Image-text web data
* * * * *

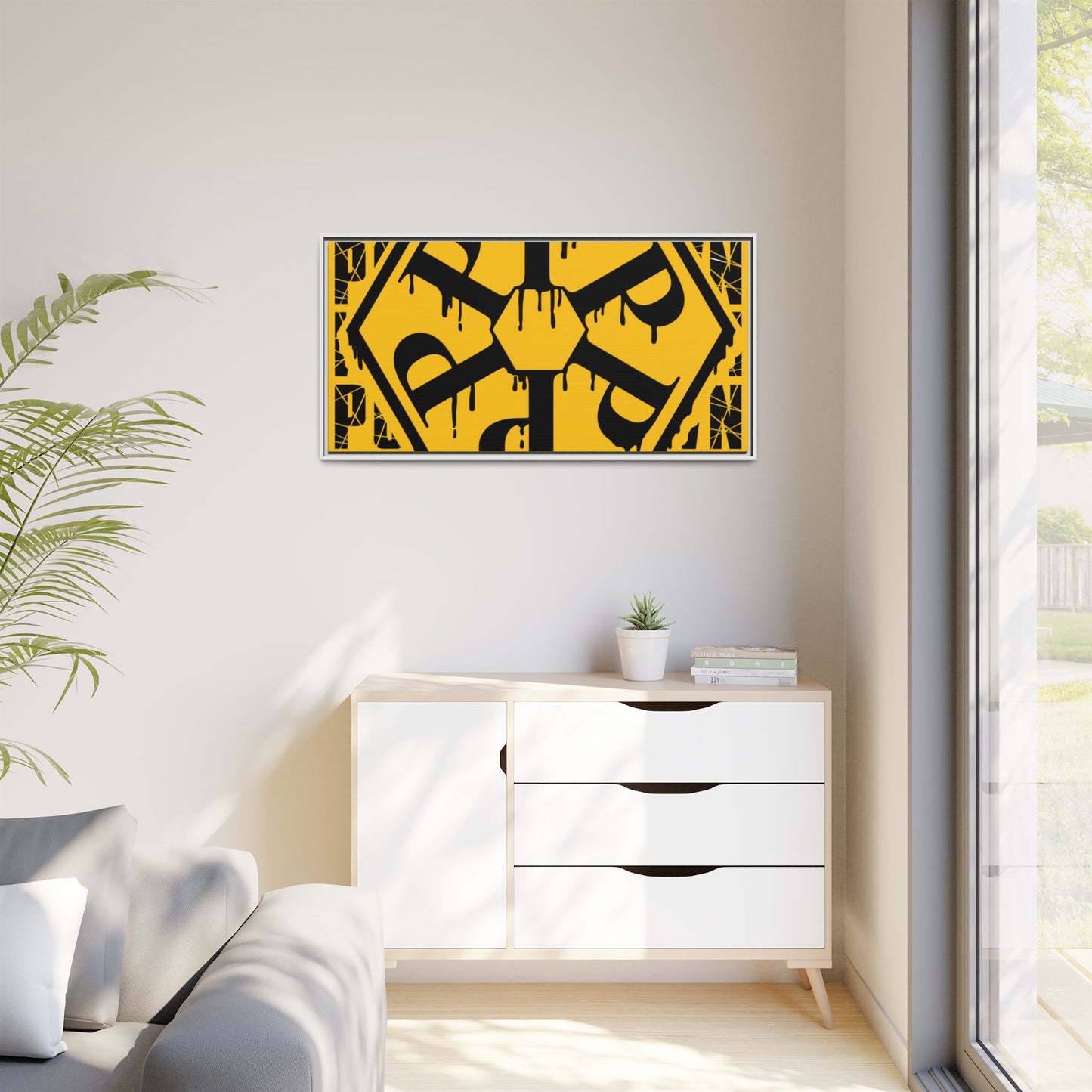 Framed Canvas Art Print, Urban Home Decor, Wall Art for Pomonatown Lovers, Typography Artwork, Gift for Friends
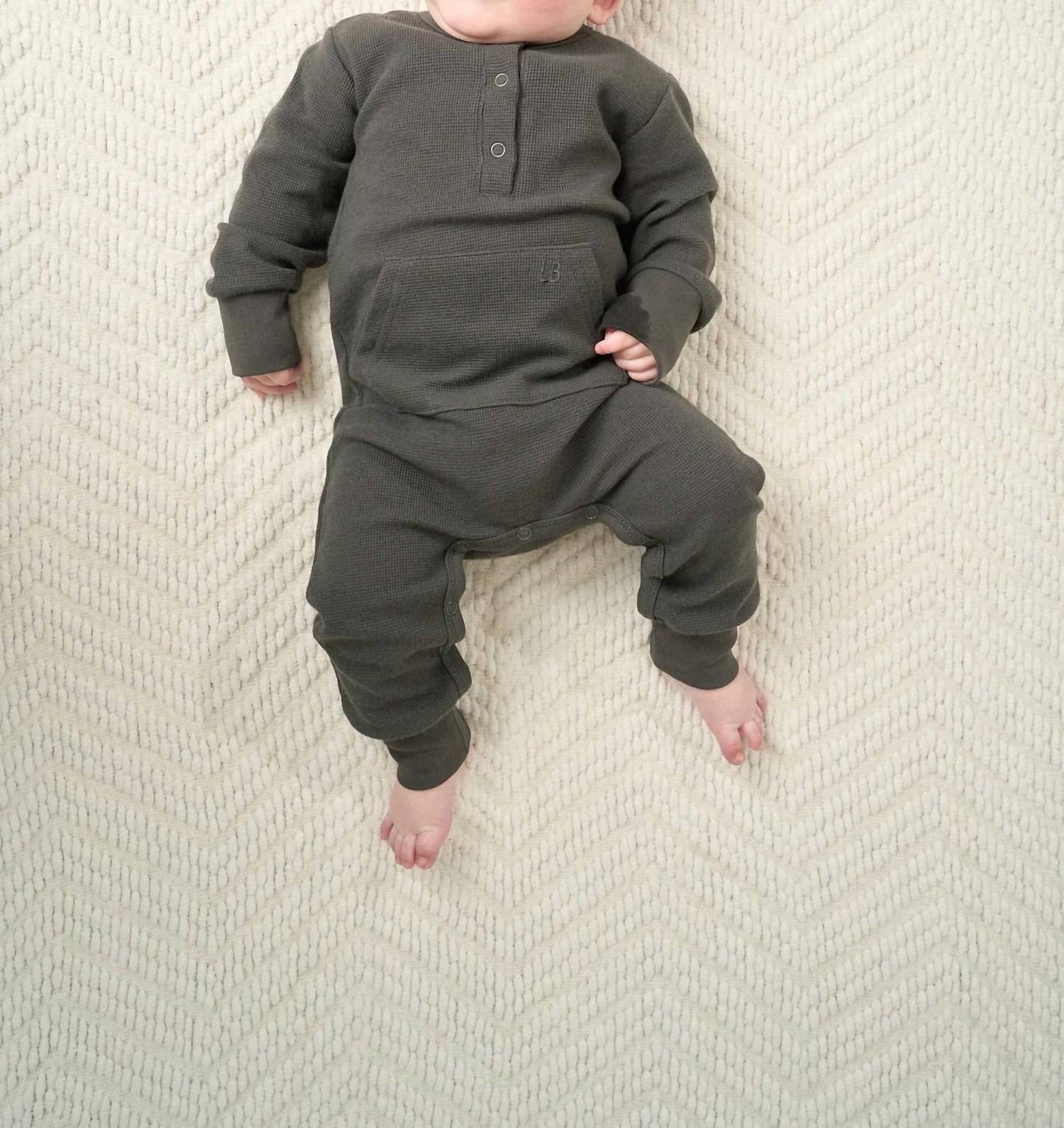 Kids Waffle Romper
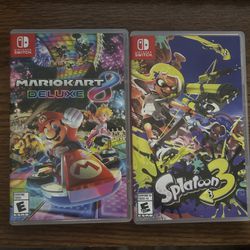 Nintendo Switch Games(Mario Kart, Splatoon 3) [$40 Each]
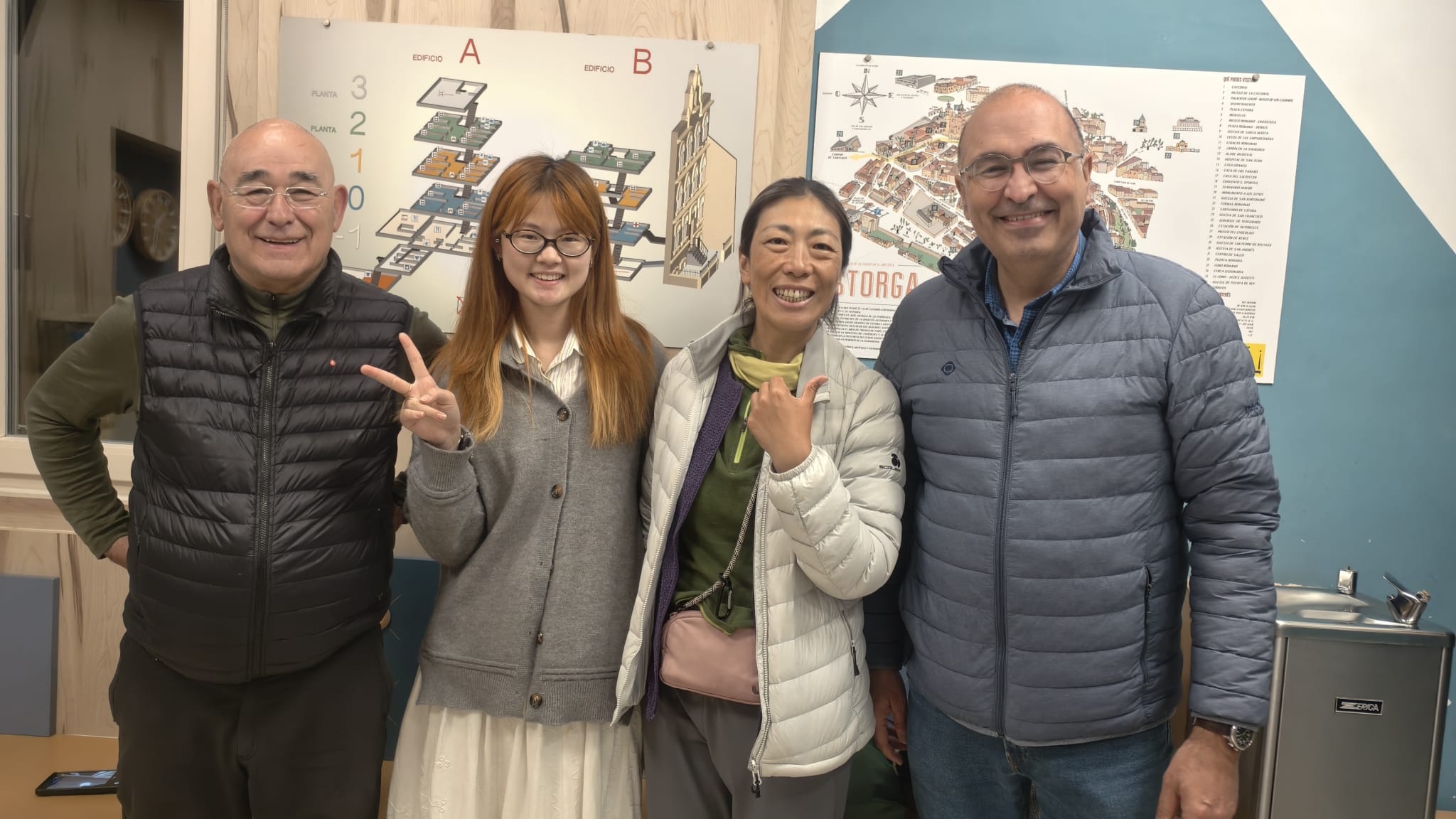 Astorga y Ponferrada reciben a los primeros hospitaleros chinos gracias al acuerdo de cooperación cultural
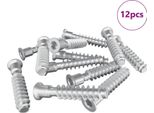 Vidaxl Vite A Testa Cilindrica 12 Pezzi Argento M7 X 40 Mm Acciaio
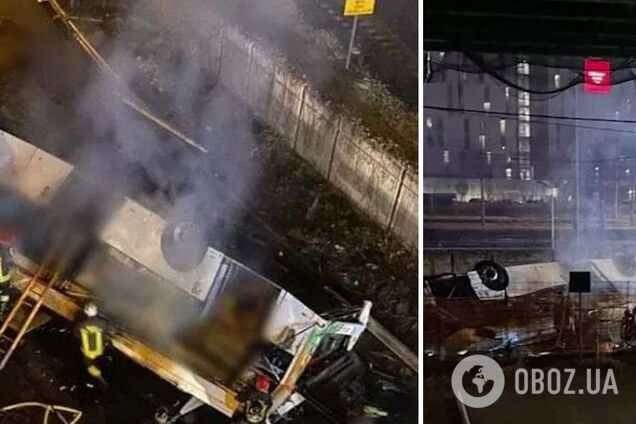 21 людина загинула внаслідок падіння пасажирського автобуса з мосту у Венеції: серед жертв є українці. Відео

* * * * *

Directions for this task
Write out the text of all the entries above word for word, omitting the pictures.

Solution for this problem
 Framed Canvas Art Print, Urban Home Decor, Wall Art for Pomonatown Lovers, Typography Artwork, Gift for Friends
 Kids Waffle Romper
 Nintendo Switch Games(Mario Kart, Splatoon 3) [$40 Each]
 Astorga y Ponferrada reciben a los primeros hospitaleros chinos gracias al acuerdo de cooperación cultural
 Vidaxl Vite A Testa Cilindrica 12 Pezzi Argento M7 X 40 Mm Acciaio
 21 людина загинула внаслідок падіння пасажирського автобуса з мосту у Венеції: серед жертв є українці. Відео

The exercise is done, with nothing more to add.